# Step 1 - Tokenization

In [3]:
import torch 
import torch.nn as nn
import torch.optim as optim
import math

In [4]:
def tokenize(text, vocab):
    return [vocab.get(word, vocab["<UNK>"]) for word in text.split()]

# text.split - splits the sentences into words
# vocab - creates a dictionary where each word is assigned a number for uniqueness
# vocab.get - if there is no number assigned, it returns as unknown

# Step 2 - Embedding Layers

In [5]:
class Embedding(nn.Module):
    def __init__(self, vocab_size, embedding_dim):
        super(Embedding, self).__init__()
        self.embedding = nn.Embedding(vocab_size,embedding_dim)

    def forward(self, x):
        return self.embedding(x)
    
# we need to convert 0 and 1 that we categorized the above words into vectors to actually extract meanings
# nn.Embedding(vocab_size,embedding_dim) - this code creates a table where each word ID ( the unique number we assigned ) maps to a vector
# embedding_dim - defines the length of each word 
# For Example, if we have words like happy and joy which have similar meaning, they would be assigned similar vectors for the model to understand.

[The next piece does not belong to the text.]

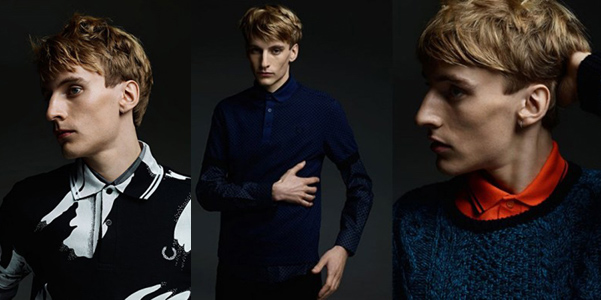 fred-perry-laurel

# Step 3 - Positional Encoding

In [6]:
class PositionalEncoding(nn.Module):
    def __init__(self, embedding_dim, max_seq_len = 5000):
        super(PositionalEncoding, self).__init__()
        self.embedding_dim = embedding_dim
        pe = torch.zeros(max_seq_len, embedding_dim)
        position = torch.arange(0,max_seq_len,dtype= torch.float).unsqueeze(1)
        div_term = torch.exp(torch.arange(0,embedding_dim, 2).float() * (-math.log(10000.0) / embedding_dim))
        pe[:,0::2] = torch.sin(position * div_term)
        pe[:,1::2] = torch.cos(position * div_term)
        pe = pe.unsqueeze(0).transpose(0,1)
        self.register_buffer('pe',pe)

    def forward(self, x):
        return x + self.pe[:x.size(0), :]
    
# the whole point of positional encoding is that the models don't really understand the order hence we need to encode it
# embedding_dim - it matches the vector size from the embedding layer
# we introduce math(cos and sin) - to create patterns i.e., word 1 would get one pattern and word 2 would get another.

# Step 4 - Self Attention

In [28]:
class SelfAttention(nn.Module):
    def __init__(self, embedding_dim):
        super(SelfAttention, self).__init__()
        self.query = nn.Linear(embedding_dim,embedding_dim)
        self.key = nn.Linear(embedding_dim, embedding_dim)
        self.value = nn.Linear(embedding_dim,embedding_dim)

    def forward(self, x):
        queries = self.query(x)
        keys = self.key(x)
        values = self.value(x)
        d_k = queries.size(-1) 
        scores = torch.bmm(queries, keys.transpose(1,2)) / torch.tensor(d_k, dtype=torch.float32, device=queries.device).sqrt()
        attention_weights = torch.softmax(scores, dim = -1)
        attended_values = torch.bmm(attention_weights, values)
        return attended_values
    
# Self attention mainly helps the model focuses on important words
# if there is an exmaple of - 'The cat is sat on the mat'
# The model would be able to understand that sat relates to cat more than mat

# query, key and value - they are mainly 3 transformations of the input vectors. 
# query - what do i care about; key - what is avaliable; value - what do i take
# scores - it meaures how much each word relates to other word based on the tokenization(vector formation) that we performed earlier.
# attention_weights - it then turns the scores into probabilities ( telling us which word has more probability than the other.)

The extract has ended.